▶ **PAGE EXCERPT**:
— start —

All other services (reclaim, compaction, khugepaged, etc) do not scan
these nodes and do not know about __GFP_PRIVATE, so they never see
private node folios and can't allocate from the node.

In this example, all migrate_to() really does is inject __GFP_THISNODE,
but I've been thinking about whether we can just do this in migrate.c
and leave implementing the .ops to a user that requires is.

But otherwise "it just works".

One note here though - OOM conditions and allocation failures are not
intuitive, especially when THP/non-order-0 allocations are involved.

But that might just mean this minimal setup should only allow order-0
allocations - which is fiiiiiiiiiiiiiine :P.

-----------------

For basic examples

I've implemented 4 examples to consider building on:

  1) CXL mempolicy driver:
     https://github.com/gourryinverse/linux/blob/072ecf7cbebd9871e76c0b52fd99aa1321405a59/drivers/cxl/type3_drivers/cxl_mempolicy/mempolicy.c#L65

     As described above

  2) Virtio-net / CXL.mem Network Card
     (Not published yet)

     This doesn't require any ops at all - the plumbing happens entirely
     inside the kernel.  I onlined the node with an SRAT hack and no ops
     structure at all associated with the device (just set node affinity
     to the pcie_dev and plumbed it through the network stack).

     A proper implementation would have virtio-net register is own
     reserved memory region and online it during probe.
  
  3) Accelerator
     (Not published yet)

     I have converted an open source but out of tree GPU driver which
     uses NUMA nodes to use private nodes.  This required:
            NP_OPS_MIGRATION
            NP_OPS_MEMPOLICY

     The pattern is very similar to the CXL mempolicy driver, except
     that the driver had alloc_pages_node() calls that needed to have
     __GFP_PRIVATE added to ensure allocations landed on the device.


  4) CXL Compressed RAM driver:
     https://github.com/gourryinverse/linux/blob/55c06eb6bced58132d9001e318f2958e8ac80614/mm/cram.c#L340
     needs pretty much everything - it's "normal memory" with access
     rules, so the driver isn't really in the management lifecycle.

     In this example - the only way to allocate memory on the node is
     via demotion.  This allows us to close off the device to new
     allocations if the hardware reports low memory but the OS percieves
     the device to still have free memory.

     Which is a cool example:  The driver just sets up the node with
     certain attributes and then lets the kernel deal with it.


I have started compacting the _OPS_* flags related to reclaim into a
single NP_OPS_RECLAIM flag while testing with this.  Really i've come
around to thinking many mm/ services need to be taken as a package,
not fully piecemeal.

The tl;dr: Once you cede some control over to the kernel, you're
very close to ceding ALL control, but you still get some control
over how/when allocations on the node can be made.


It is important to note that even if we don't expose callbacks, we do
still need a modicum of node filtering in some places that still use
for_each_node() (vmscan.c, compaction.c, oom_kill.c, etc).

— end —

▶ **TASK REQUIREMENTS**:
[A] Please rewrite the paragraph in the private-node post that begins "This doesn't require any ops at all" as a short bulleted list that keeps its main facts.
[B] According to the private-node post, what is the only way to allocate memory on the node in the CXL Compressed RAM driver implementation?
[C] List the four implementations numbered 1 through 4 in the private-node post.

▶ **SUPPLIED RECORDS**:

— start —

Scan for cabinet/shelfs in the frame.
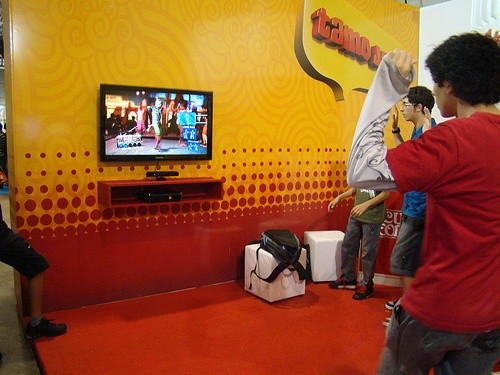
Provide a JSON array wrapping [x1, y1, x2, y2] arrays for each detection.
[[97, 177, 224, 209]]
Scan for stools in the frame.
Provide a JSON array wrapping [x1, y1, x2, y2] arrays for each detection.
[[303, 230, 346, 282], [244, 241, 307, 303]]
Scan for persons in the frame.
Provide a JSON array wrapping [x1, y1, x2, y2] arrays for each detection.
[[328, 86, 440, 301], [0, 122, 67, 360], [135, 97, 208, 149], [347, 28, 500, 375]]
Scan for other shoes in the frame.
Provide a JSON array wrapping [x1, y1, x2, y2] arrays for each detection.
[[385, 300, 398, 309], [382, 317, 391, 326]]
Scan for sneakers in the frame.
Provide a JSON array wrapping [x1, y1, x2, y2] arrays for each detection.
[[25, 317, 67, 339], [352, 284, 374, 300], [329, 274, 356, 288]]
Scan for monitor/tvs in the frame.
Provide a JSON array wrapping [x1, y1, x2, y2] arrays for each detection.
[[99, 83, 214, 161]]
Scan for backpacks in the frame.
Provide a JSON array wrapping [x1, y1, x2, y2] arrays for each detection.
[[253, 229, 311, 283]]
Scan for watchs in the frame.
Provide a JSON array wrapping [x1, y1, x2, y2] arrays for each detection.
[[391, 128, 400, 133]]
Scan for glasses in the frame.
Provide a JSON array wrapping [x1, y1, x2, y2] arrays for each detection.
[[402, 101, 416, 107]]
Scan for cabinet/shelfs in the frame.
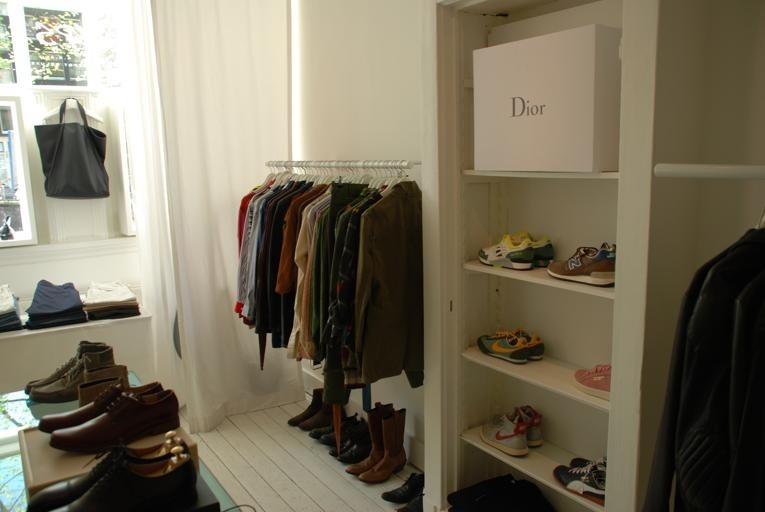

— end —

▶ **ANSWERS PER TASK**:
[A]
- No ops are required; the plumbing happens entirely inside the kernel.
- The node was onlined with an SRAT hack.
- No ops structure was associated with the device.
- Node affinity was set to the pcie_dev and plumbed through the network stack.

[B] Via demotion.

[C]
1) CXL mempolicy driver
2) Virtio-net / CXL.mem Network Card
3) Accelerator
4) CXL Compressed RAM driver